Moulinex : L’optimisme hypocrite des politiciens au service des patrons14/09/20012001Journal/medias/journalnumero/images/2001/09/une-1730.gif.445x577_q85_box-0%2C13%2C166%2C228_crop_detail.jpg

Dans les entreprises

Moulinex : L’optimisme hypocrite des politiciens au service des patrons

Vendredi 7 septembre, les salariés de Moulinex-Brandt apprenaient la décision prise par la direction de déposer le bilan du groupe qui est, de ce fait, placé en redressement judiciaire. Cela signifie le gel des dettes du groupe, dettes qui s'élèvent à plus de 5 milliards de francs, et la menace pour l'emploi de milliers de salariés. Au bout de six mois, une décision devrait être prise, soit la liquidation, soit la reprise de Moulinex-Brandt par un repreneur, si repreneur il y a.
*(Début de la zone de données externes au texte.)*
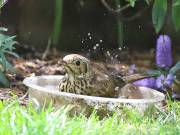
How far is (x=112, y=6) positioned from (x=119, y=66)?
1025 mm

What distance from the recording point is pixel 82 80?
3.97 m

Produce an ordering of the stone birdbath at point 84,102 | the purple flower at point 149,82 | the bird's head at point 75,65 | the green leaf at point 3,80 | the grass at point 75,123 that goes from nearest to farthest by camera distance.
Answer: the grass at point 75,123 → the stone birdbath at point 84,102 → the bird's head at point 75,65 → the green leaf at point 3,80 → the purple flower at point 149,82

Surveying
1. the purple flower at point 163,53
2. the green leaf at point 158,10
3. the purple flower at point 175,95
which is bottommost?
the purple flower at point 175,95

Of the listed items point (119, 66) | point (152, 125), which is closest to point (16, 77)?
point (119, 66)

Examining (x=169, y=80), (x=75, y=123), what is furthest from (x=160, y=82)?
(x=75, y=123)

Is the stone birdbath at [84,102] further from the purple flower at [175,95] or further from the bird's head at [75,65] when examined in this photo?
the purple flower at [175,95]

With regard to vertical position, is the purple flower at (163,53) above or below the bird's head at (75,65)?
above

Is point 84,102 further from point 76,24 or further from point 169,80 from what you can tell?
point 76,24

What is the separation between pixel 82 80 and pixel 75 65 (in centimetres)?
10

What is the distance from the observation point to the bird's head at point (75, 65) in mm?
3912

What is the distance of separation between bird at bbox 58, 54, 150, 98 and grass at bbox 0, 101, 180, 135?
348mm

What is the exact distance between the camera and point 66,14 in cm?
733

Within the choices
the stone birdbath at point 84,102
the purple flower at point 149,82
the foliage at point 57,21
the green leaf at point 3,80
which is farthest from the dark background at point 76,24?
the stone birdbath at point 84,102

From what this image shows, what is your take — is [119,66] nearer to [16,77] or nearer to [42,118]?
[16,77]
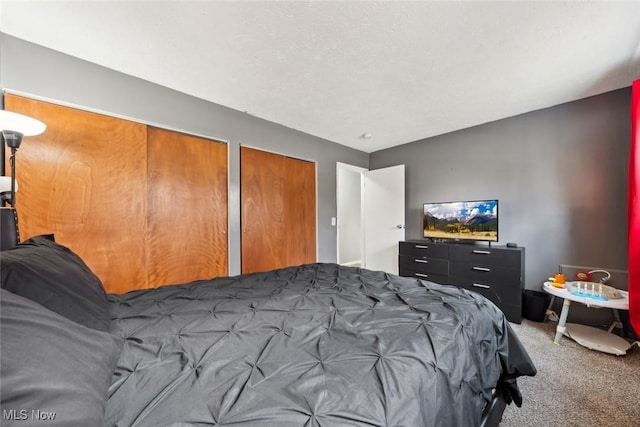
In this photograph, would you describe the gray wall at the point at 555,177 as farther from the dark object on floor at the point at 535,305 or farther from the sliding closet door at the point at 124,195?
→ the sliding closet door at the point at 124,195

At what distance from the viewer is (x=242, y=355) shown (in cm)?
81

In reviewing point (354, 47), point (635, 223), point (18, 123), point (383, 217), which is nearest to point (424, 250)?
point (383, 217)

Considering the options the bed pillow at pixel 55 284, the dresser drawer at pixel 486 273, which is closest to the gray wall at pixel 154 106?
the bed pillow at pixel 55 284

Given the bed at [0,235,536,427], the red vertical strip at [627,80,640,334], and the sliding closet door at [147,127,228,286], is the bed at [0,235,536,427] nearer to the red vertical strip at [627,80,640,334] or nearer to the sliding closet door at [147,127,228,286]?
the sliding closet door at [147,127,228,286]

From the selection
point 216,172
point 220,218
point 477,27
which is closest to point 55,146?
point 216,172

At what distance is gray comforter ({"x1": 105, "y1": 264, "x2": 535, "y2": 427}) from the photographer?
601 millimetres

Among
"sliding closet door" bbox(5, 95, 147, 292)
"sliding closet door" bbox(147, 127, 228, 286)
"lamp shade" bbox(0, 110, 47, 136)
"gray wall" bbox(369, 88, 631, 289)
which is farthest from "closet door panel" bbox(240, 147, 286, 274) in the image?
"gray wall" bbox(369, 88, 631, 289)

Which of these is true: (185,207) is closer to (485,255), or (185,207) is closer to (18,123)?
(18,123)

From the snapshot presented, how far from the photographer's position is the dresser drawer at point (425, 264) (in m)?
3.16

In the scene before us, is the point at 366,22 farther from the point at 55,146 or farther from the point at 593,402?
the point at 593,402

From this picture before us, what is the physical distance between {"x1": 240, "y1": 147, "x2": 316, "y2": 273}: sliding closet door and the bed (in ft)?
5.21

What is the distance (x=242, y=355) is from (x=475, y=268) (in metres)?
3.02

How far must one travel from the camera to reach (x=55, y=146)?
1817mm

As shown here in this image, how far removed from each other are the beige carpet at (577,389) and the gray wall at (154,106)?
2.67 meters
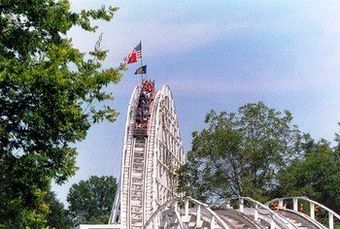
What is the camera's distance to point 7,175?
12.7 m

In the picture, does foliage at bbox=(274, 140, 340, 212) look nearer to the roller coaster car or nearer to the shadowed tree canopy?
the shadowed tree canopy

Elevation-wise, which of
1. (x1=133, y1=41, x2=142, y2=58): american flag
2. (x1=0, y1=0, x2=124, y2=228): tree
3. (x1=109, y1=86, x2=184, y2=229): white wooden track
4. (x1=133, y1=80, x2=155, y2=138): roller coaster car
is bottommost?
(x1=0, y1=0, x2=124, y2=228): tree

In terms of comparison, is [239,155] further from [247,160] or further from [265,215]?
[265,215]

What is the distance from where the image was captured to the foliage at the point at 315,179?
42.8 m

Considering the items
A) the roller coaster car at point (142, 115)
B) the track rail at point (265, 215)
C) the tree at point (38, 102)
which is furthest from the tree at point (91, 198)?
the tree at point (38, 102)

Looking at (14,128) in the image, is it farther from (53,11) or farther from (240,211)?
(240,211)

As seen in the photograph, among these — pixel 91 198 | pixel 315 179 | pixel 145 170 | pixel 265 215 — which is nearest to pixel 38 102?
pixel 265 215

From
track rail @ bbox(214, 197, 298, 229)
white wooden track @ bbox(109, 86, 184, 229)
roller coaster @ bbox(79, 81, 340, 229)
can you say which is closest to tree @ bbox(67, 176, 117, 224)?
roller coaster @ bbox(79, 81, 340, 229)

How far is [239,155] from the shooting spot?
41969 millimetres

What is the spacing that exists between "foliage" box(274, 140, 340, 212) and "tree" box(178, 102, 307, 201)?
79 centimetres

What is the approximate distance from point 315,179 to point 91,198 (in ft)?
149

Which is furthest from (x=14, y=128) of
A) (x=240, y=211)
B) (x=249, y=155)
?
(x=249, y=155)

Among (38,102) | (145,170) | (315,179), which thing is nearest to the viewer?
(38,102)

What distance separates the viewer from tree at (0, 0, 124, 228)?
1247cm
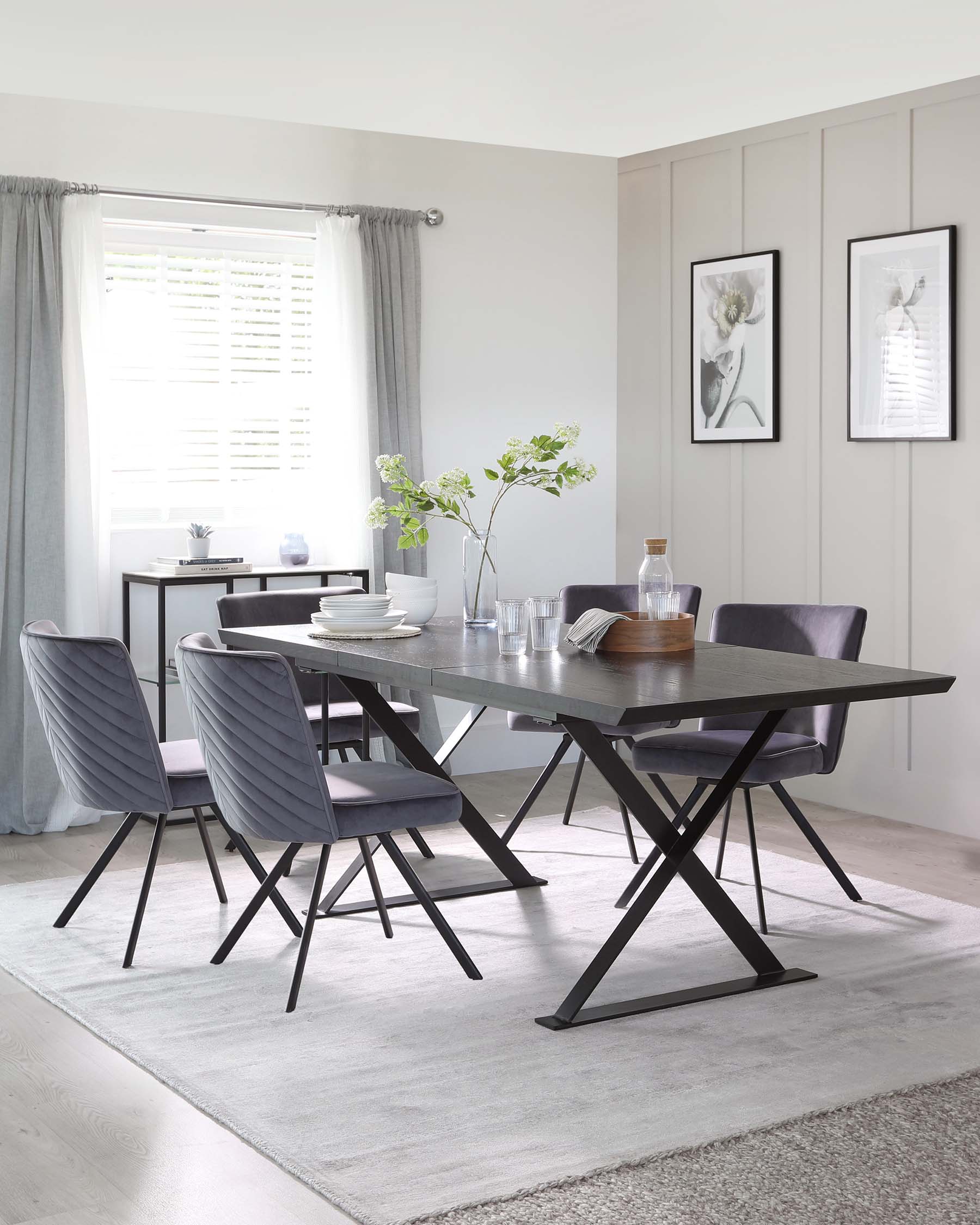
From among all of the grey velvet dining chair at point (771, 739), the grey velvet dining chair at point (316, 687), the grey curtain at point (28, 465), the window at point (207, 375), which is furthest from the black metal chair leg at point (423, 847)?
the window at point (207, 375)

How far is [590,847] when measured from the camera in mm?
5105

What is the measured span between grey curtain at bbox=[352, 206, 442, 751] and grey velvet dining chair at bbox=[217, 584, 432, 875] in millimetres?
712

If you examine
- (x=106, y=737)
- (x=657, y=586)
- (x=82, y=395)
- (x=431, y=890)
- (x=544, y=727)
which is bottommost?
(x=431, y=890)

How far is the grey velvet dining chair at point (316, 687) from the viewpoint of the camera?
487 centimetres

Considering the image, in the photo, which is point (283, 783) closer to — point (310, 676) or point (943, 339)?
point (310, 676)

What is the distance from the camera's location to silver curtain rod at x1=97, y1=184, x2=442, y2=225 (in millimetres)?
5559

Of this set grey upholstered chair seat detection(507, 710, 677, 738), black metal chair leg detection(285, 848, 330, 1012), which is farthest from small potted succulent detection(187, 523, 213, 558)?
black metal chair leg detection(285, 848, 330, 1012)

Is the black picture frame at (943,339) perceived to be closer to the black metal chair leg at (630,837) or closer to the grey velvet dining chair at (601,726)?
the grey velvet dining chair at (601,726)

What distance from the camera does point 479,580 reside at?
4.44m

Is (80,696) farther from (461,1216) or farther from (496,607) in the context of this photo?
(461,1216)

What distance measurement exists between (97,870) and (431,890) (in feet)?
3.39

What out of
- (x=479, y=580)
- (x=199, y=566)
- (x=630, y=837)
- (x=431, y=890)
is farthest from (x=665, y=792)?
(x=199, y=566)

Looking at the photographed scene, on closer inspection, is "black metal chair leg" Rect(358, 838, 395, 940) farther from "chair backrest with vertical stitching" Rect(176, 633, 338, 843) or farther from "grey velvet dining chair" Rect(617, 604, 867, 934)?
"grey velvet dining chair" Rect(617, 604, 867, 934)

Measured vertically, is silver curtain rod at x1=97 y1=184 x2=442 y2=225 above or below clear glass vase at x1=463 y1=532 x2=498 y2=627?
above
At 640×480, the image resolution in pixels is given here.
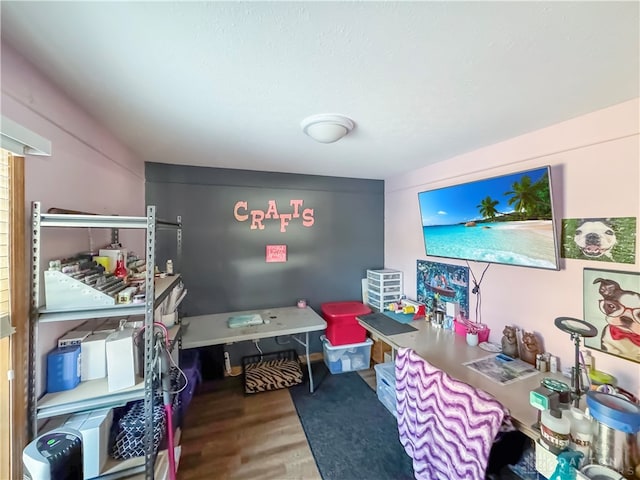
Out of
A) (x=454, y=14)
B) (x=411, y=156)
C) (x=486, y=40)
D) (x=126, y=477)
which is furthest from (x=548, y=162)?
(x=126, y=477)

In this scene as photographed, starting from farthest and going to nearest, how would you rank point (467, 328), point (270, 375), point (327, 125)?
1. point (270, 375)
2. point (467, 328)
3. point (327, 125)

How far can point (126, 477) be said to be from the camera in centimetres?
127

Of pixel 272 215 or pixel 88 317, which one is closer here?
pixel 88 317

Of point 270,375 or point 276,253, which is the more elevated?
point 276,253

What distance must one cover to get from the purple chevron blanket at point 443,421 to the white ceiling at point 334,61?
4.55ft

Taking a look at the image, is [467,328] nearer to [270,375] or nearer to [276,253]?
[270,375]

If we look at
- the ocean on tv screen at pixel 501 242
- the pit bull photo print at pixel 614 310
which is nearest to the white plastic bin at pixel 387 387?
the ocean on tv screen at pixel 501 242

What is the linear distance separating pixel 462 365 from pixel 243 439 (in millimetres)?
1651

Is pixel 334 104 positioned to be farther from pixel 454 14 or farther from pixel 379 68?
pixel 454 14

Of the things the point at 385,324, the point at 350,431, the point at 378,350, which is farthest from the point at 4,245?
the point at 378,350

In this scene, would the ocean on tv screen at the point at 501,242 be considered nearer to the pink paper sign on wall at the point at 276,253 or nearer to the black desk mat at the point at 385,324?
the black desk mat at the point at 385,324

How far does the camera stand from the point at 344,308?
2895 mm

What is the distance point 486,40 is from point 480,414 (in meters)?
1.47

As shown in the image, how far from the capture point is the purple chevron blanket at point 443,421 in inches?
43.5
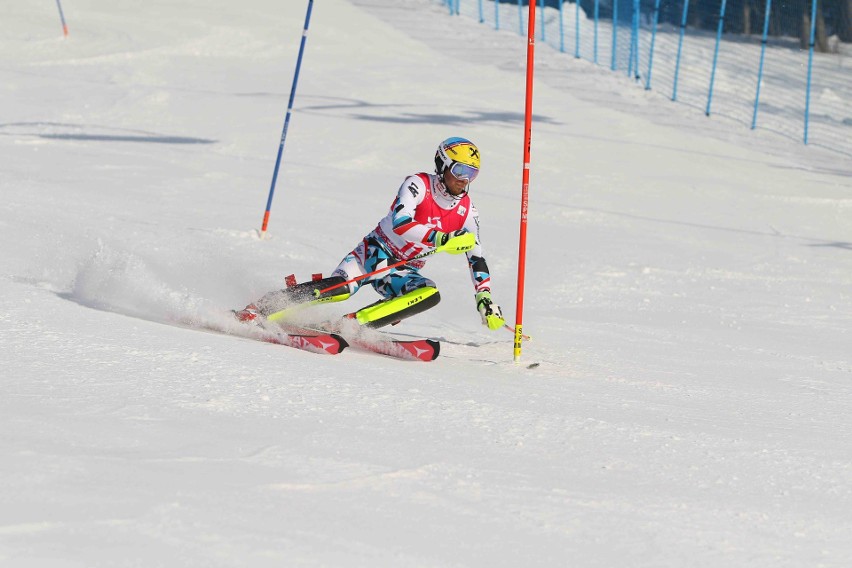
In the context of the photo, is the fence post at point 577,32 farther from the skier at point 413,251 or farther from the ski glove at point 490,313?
the ski glove at point 490,313

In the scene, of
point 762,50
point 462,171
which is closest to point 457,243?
point 462,171

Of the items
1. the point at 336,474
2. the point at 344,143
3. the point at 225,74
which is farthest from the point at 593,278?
the point at 225,74

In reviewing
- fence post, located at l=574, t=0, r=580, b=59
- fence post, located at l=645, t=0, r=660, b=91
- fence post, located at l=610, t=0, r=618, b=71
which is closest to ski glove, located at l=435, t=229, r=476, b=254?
fence post, located at l=645, t=0, r=660, b=91

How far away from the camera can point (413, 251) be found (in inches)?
308

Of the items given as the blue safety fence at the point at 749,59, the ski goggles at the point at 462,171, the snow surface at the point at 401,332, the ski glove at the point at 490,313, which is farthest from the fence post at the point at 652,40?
the ski glove at the point at 490,313

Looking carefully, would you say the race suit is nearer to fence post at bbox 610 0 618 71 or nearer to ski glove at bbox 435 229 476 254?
ski glove at bbox 435 229 476 254

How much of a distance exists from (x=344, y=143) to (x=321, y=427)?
12.1 meters

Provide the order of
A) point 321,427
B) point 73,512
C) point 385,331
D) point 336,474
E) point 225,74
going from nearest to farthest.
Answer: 1. point 73,512
2. point 336,474
3. point 321,427
4. point 385,331
5. point 225,74

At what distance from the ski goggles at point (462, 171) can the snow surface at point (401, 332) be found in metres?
1.19

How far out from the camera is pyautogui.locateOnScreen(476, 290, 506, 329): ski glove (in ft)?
24.3

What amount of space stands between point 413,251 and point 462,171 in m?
0.70

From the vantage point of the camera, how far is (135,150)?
15695 millimetres

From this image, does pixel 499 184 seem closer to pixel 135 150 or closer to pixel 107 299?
pixel 135 150

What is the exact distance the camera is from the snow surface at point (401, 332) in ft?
13.1
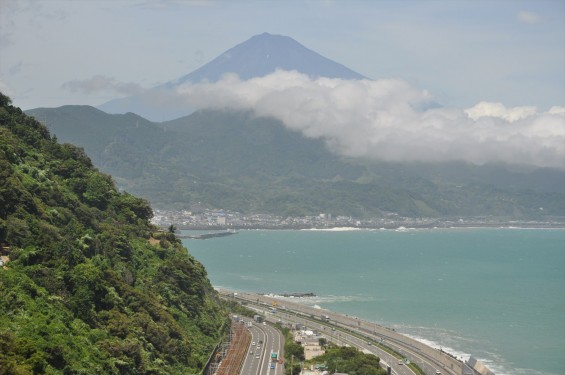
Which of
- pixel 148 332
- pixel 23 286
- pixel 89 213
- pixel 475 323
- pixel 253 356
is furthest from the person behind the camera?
pixel 475 323

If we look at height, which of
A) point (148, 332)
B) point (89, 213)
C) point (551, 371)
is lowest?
point (551, 371)

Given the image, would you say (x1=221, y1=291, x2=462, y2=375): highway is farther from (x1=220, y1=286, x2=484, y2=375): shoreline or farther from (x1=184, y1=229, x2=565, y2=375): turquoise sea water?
(x1=184, y1=229, x2=565, y2=375): turquoise sea water

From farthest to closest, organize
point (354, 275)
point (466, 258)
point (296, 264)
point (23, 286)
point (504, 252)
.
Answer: point (504, 252) < point (466, 258) < point (296, 264) < point (354, 275) < point (23, 286)

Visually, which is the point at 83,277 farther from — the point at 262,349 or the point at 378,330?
the point at 378,330

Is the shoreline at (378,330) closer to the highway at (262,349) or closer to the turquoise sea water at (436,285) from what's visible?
the turquoise sea water at (436,285)

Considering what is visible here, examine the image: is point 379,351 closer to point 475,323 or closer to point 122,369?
point 475,323

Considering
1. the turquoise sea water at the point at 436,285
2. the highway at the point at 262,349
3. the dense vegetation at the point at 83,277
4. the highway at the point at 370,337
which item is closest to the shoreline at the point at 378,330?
the highway at the point at 370,337

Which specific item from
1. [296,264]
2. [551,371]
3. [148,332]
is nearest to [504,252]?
[296,264]

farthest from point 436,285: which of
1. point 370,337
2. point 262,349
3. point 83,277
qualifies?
point 83,277
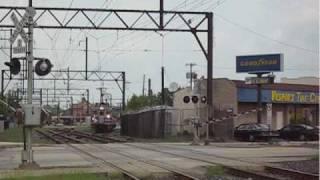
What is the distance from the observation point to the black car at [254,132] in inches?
1821

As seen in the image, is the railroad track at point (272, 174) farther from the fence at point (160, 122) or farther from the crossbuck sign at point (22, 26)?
the fence at point (160, 122)

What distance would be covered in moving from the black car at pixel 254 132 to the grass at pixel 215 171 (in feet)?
81.8

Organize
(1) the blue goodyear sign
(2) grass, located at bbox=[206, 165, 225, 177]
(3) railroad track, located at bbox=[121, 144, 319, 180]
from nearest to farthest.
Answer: (3) railroad track, located at bbox=[121, 144, 319, 180] < (2) grass, located at bbox=[206, 165, 225, 177] < (1) the blue goodyear sign

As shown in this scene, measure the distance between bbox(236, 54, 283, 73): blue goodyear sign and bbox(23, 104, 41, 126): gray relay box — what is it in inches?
1312

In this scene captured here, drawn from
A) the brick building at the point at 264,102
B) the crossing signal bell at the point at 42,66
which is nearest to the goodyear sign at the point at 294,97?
the brick building at the point at 264,102

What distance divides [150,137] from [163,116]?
92.0 inches

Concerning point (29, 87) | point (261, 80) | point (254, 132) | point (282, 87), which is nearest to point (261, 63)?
point (261, 80)

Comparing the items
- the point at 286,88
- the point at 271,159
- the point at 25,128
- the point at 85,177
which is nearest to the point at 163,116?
the point at 286,88

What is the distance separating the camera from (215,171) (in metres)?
20.5

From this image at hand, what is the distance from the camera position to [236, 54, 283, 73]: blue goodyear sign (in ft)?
170

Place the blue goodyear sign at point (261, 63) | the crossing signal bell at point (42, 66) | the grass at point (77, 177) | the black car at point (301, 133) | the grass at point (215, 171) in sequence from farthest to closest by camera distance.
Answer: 1. the blue goodyear sign at point (261, 63)
2. the black car at point (301, 133)
3. the crossing signal bell at point (42, 66)
4. the grass at point (215, 171)
5. the grass at point (77, 177)

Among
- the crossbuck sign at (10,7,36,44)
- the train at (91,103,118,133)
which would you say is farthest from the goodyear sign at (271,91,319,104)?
the crossbuck sign at (10,7,36,44)

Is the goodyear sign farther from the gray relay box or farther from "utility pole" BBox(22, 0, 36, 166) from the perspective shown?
the gray relay box

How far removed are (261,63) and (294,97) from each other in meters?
11.0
Le PDG de Moulinex, Patrick Puy, a voulu rassurer, et surtout gagner du temps, en déclarant que "la liquidation ne saurait être envisagée aujourd'hui". De tels propos ne coûtent rien ! En fait, il s'est trouvé beaucoup de monde, du PDG au gouvernement, pour afficher un optimisme de circonstance. Le dépôt de bilan de Moulinex deviendrait, à les entendre, "un bol d'air" pour l'entreprise.

Aussi le maire RPR d'Alençon, Alain Lambert, ne cachait pas sa satisfaction car, selon lui, grâce au dépôt de bilan, "l'usine a une deuxième chance" ! Voilà les couleuvres que ces gens-là veulent faire avaler aux travailleurs !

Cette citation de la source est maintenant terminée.